The fifth week passed with a slow but constant drumbeat of progress. Orders had increased. Not drastically, but enough to prove AscendX was gaining traction. Feedback was positive. Clients appreciated the tracking system, the professionalism, and how everything just... worked.
Still, he felt like something was missing. A spark. A shift. A real challenge.
That's when the call came.
It was from an old contact—someone he hadn't spoken to in nearly a year. A friend from his earlier gaming days. Back then, they used to duo late into the night, climbing the MLBB ladder and trash-talking each other with brotherly banter.
The name that flashed on the screen made him smile.
Raihan.
He picked up without hesitation.
"Yo," came the deep, familiar voice. "Still breathing, Vyr?"
He laughed. "Barely.
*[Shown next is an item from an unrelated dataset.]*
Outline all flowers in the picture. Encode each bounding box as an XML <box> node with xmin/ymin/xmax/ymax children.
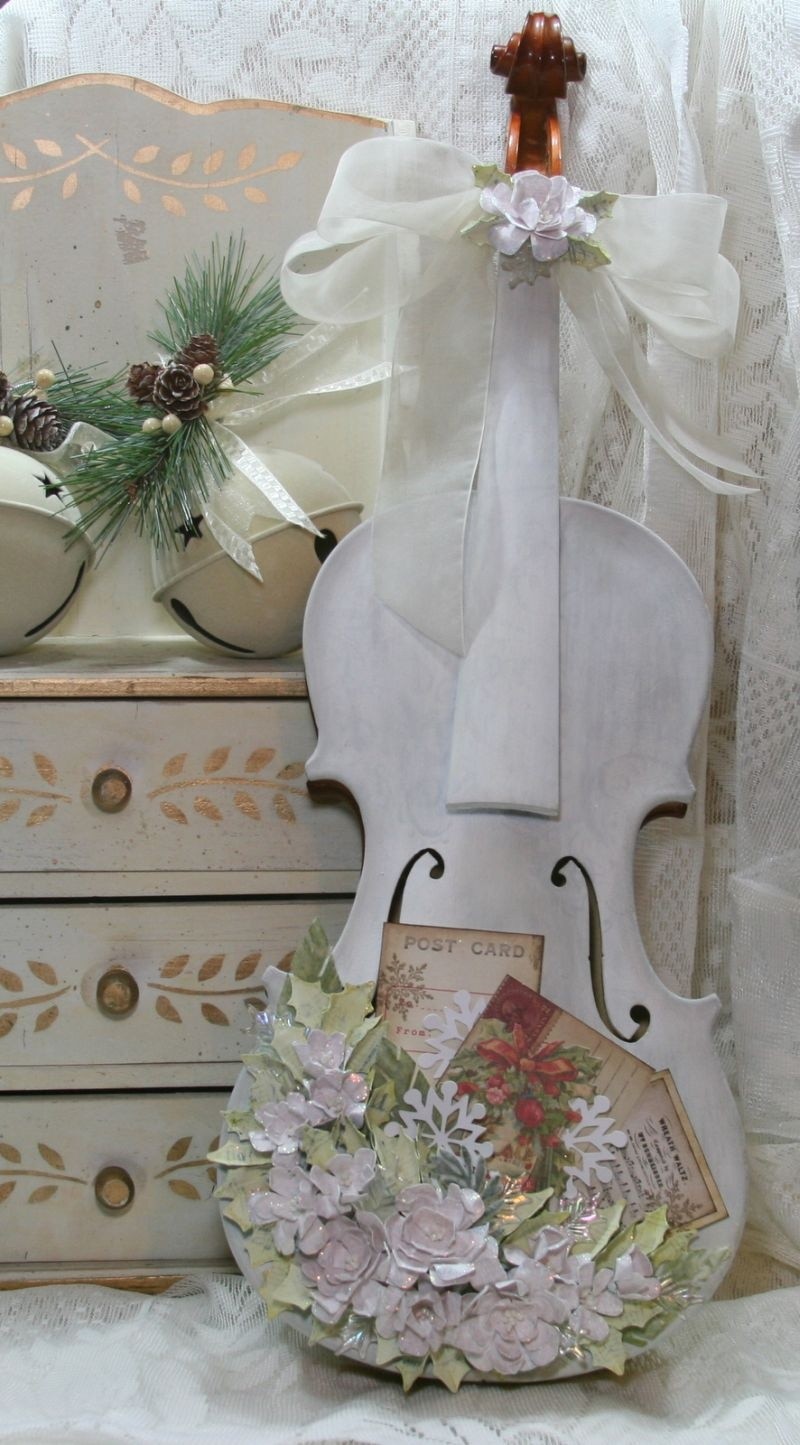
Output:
<box><xmin>208</xmin><ymin>916</ymin><xmax>734</xmax><ymax>1396</ymax></box>
<box><xmin>460</xmin><ymin>164</ymin><xmax>620</xmax><ymax>288</ymax></box>
<box><xmin>0</xmin><ymin>224</ymin><xmax>323</xmax><ymax>568</ymax></box>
How's the eSports grind?"
Raihan was a pro now—officially signed, streaming part-time, and living in the high-speed digital lanes. Back in the day, they weren't just friends; they were semi-pros together, grinding tournaments and nearly breaking into the scene. But while Raihan pushed forward, he chose responsibility. With bills stacking up and his family back home needing support, he stepped away from the circuit. The path was too risky. Too uncertain. So he left the dream behind.
Their paths had split when he moved to Germany, but the bond stayed untouched.
"Alive and sweating," Raihan replied. "Saw your site. You built AscendX?"
His eyebrows lifted. "You've seen it?"
"Yeah. One of my subs sent it to me. Thought it was fake at first. Then I clicked around. This is you, isn't it?"
He hesitated, then said it proudly. "Yeah. That's me."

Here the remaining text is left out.